* **原文**
++++++

本発明者等は、能動騒音制御による車両12の走行時に車室14内で発生するドラミングノイズの消音性能に関する実験を行った。以下にその実験結果を示す。以下の各実験では、図4Aに太線で示すゲイン特性及び図4Bに太線で示す位相特性を有する二次経路伝達特性Cの下で行われる。ただし、事前に測定された二次経路伝達特性Cの測定値C^は、図4Aに細線で示すゲイン特性及び図4Bに細線で示す位相特性であるとする。すなわち、本発明者等は、二次経路伝達特性Cを測定したときには細線で示す特性であったが、その後、能動騒音制御時には太線で示す特性に変化した状態を想定して、以下の各実験が行われた。
実験(1)では、能動騒音制御がオフの状態で、車両12を停止状態から加速させたときの車室14内のドラミングノイズの音圧レベルの測定が行われる。
実験(2)では、特開2007-025527号公報にて開示されている手法により能動騒音制御が行われている状態で、車両12を停止状態から加速させたときの車室14内の騒音の音圧レベルの測定が行われる。本実験では、事前に測定された測定値C^において、ドラミングノイズの制御対象周波数46Hzの成分の音圧が1/2(音圧レベルで6dB低減)となるように設定されている。
実験(3)では、本実施形態の能動騒音制御装置10により能動騒音制御が行われている状態で、車両12を停止状態から加速させたときの車室14内のドラミングノイズの音圧レベルの測定が行われる。実験(3)では、二次経路伝達フィルタC^の初期値を測定値C^とし、制御フィルタWの初期値を測定値C^の逆数(1/C^)とした。

++++++

* **課題と演習**
- A) 次の(i)〜(iii)が原文と一致するかを「はい」か「いいえ」で答え、判断の決め手となる原文の語句を引用しなさい。
(i) 実験(1)は能動騒音制御がオフの状態で行われる。
(ii) 実験(2)では、制御対象周波数の成分の音圧レベルが3dB低減するように設定されている。
(iii) 実験(3)では、制御フィルタWの初期値を測定値C^そのものとした。
- B) 原文によると、事前に測定された測定値C^のゲイン特性は、図4Aでどのような線で示されているか。

* **提供データ**
++++++

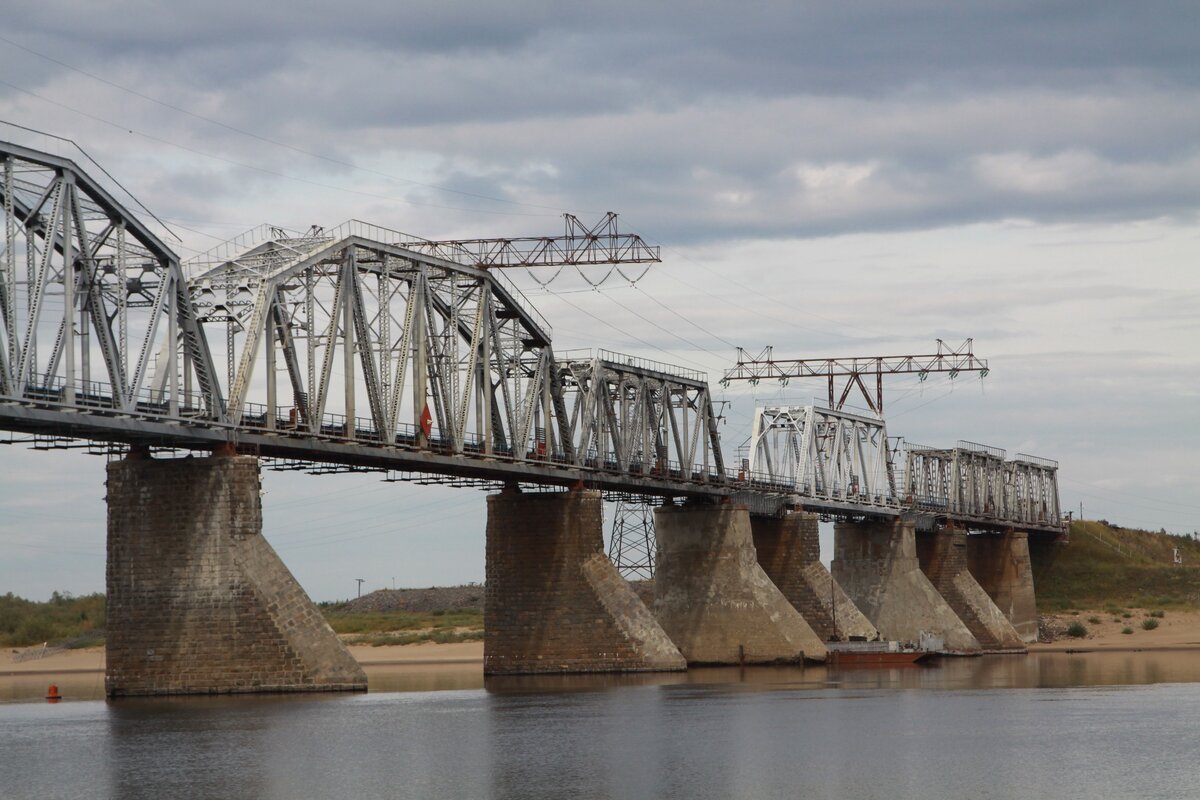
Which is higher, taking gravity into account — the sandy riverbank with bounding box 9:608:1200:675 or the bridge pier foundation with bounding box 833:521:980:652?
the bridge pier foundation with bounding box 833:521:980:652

++++++

* **解答一覧**
- A)
(i) はい。「能動騒音制御がオフの状態で」
(ii) いいえ。「音圧が1/2(音圧レベルで6dB低減)となるように設定されている」
(iii) いいえ。「制御フィルタWの初期値を測定値C^の逆数(1/C^)とした」

- B) 細線で示されている。